きょうは、辺野古の新基地建設について質問をいたします。
防衛大臣に伺いますが、政府は四月に、軟弱地盤の改良工事に伴う設計変更申請書を沖縄県に提出をいたしました。埋立土砂の採取場所として、これまでは九州、瀬戸内地方と沖縄本島北部を挙げてきました。今回、これを変更して、県内については宮城島や南大東島、宮古島、石垣島を含む沖縄県全域に拡大をしております。引き続き九州地方も挙げていますが、沖縄県内で必要な量を満足できるとしております。

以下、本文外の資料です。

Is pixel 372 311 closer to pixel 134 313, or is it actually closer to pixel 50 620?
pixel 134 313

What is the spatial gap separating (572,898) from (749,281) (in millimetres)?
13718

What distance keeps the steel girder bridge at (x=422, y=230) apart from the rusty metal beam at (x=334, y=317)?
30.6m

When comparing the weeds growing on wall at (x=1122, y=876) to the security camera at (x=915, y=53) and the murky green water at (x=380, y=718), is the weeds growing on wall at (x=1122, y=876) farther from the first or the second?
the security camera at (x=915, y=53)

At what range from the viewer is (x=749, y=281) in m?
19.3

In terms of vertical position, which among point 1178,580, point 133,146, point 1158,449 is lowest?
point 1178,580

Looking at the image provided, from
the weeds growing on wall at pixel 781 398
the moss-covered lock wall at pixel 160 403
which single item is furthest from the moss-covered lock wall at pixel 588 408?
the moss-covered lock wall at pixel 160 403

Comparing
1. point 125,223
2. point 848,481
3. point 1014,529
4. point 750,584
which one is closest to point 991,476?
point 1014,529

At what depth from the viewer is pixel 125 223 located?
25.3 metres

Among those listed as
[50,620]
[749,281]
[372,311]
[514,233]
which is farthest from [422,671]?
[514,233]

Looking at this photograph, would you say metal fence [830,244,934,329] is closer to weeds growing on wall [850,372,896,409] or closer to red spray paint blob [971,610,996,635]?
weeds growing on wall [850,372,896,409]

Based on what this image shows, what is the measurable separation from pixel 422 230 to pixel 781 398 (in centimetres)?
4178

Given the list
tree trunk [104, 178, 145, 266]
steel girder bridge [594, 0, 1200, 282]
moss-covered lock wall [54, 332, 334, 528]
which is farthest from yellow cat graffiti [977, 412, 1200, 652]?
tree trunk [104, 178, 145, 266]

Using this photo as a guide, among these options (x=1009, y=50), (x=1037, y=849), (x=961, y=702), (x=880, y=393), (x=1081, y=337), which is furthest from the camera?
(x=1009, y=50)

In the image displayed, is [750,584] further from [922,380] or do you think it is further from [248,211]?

ところが、県内の調達可能量の七割を占めるのは、沖縄戦の激戦地である沖縄本島南部の糸満市と八重瀬町です。戦後七十五年を経た今なお、戦没者の遺骨が発見され、遺族のもとに送り届ける活動が続けられている地域でもあります。戦没者の血がしみ込んだ土砂を米軍基地の建設に使うのかという怒りの声が広がっています。
なぜそういう地域を土砂の採取場所に挙げたんですか。
○岸国務大臣 お答えをいたします。
埋立変更承認申請書に記載されております埋立土砂の一部であるいわゆる岩ズリの沖縄県内における採取場所については、沖縄防衛局から委託を受けた業者が行った採石業者に対するアンケート調査の結果、普天間飛行場代替施設建設事業に岩ズリを出荷することが可能であるとの回答を得た採石場の候補地を取りまとめたもの、こういうふうに承知をしています。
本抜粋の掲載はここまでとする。